▶ [Tasks]
a - Do these statements agree with the passage on the fighting at Cooks Mills? (i) Bissell's brigade numbered about 1,200 men. (ii) During the half-hour fight, the Americans were drawn out from the woods. (iii) Izard pulled back to Fort Erie after the battle. Answer yes or no for each and quote the deciding words.
b - Copy the stretch of the Cooks Mills passage from "Attempting to deprive" through "the American force.", word for word.

▶ [Selected extract]
↓↓↓
Attempting to deprive the British of their chief source of flour, Izard sent a brigade of about 1,200 men, consisting of the 5th, 14th, 15th and 16th U.S. Infantry with some detachments of riflemen and U.S. Dragoons under Brigadier General Daniel Bissell, to take Cooks Mills on Lyon's Creek in Crowland township. In response, Drummond dispatched about 750 men (the 6th Regiment, the Glengarry Light Infantry and the flank companies of the 104th Regiment, with a 6-pounder gun and a Congreve rocket detachment) under Colonel Christopher Myers to reconnoitre the American force.

On the morning of 19 October, Myers came into contact with the American picket just east of the mills. A half-hour fight ensued, but the Americans could not be lured from the cover of the woods. Observing American soldiers moving through the trees on his right and left, Myers feared he was being out-manoeuvred. He eventually ordered an orderly retreat. The Americans pursued his column nearly to their camp at the Lyon's Creek settlement. Returning to Cooks Mills, the Americans destroyed all the grain found in the mill. Their dead, approximately a dozen soldiers, were interred in shallow pits at the Yokom farmhouse near the mills. The next day they withdrew to their camp at Black Creek.

==Aftermath==
The battle showed the effects of Izard's well trained troops. Despite this minor victory, it became apparent that Drummond was not going to move from his defences. Izard also heard that British ships dominated Lake Ontario, and any American advance risked being cut off by a landing in its rear. He withdrew to Fort Erie. The British loss of 200 bushels of wheat was offset when several American provision boats crossed the Niagara unaware of Izard's retreat and fell into British hands.
↑↑↑
▶ [Dataset extract]
↓↓↓
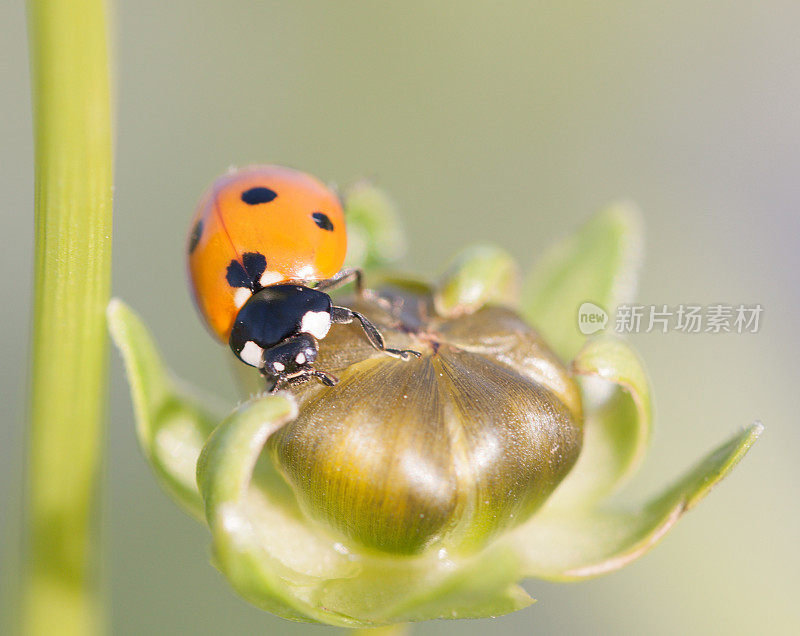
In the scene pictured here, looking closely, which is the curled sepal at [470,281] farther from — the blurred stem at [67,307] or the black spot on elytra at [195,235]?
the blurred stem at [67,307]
↑↑↑
↓↓↓
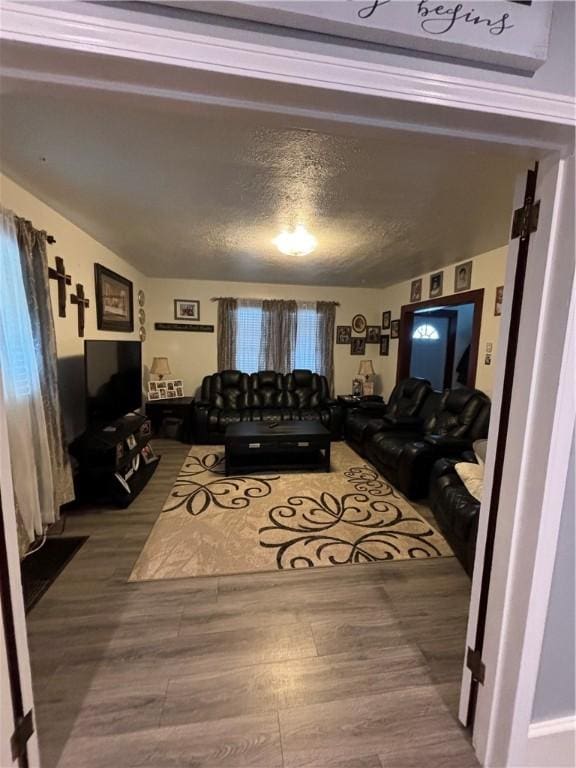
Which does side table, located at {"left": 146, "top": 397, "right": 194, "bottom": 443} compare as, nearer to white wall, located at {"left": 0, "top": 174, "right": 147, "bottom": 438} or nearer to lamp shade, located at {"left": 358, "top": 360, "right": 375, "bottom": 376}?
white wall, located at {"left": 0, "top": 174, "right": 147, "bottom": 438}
↑↑↑
▶ [Answers to the exercise]
a -
(i) Yes: "a brigade of about 1,200 men"
(ii) No: "the Americans could not be lured from the cover of the woods"
(iii) Yes: "He withdrew to Fort Erie"

b -
Attempting to deprive the British of their chief source of flour, Izard sent a brigade of about 1,200 men, consisting of the 5th, 14th, 15th and 16th U.S. Infantry with some detachments of riflemen and U.S. Dragoons under Brigadier General Daniel Bissell, to take Cooks Mills on Lyon's Creek in Crowland township. In response, Drummond dispatched about 750 men (the 6th Regiment, the Glengarry Light Infantry and the flank companies of the 104th Regiment, with a 6-pounder gun and a Congreve rocket detachment) under Colonel Christopher Myers to reconnoitre the American force.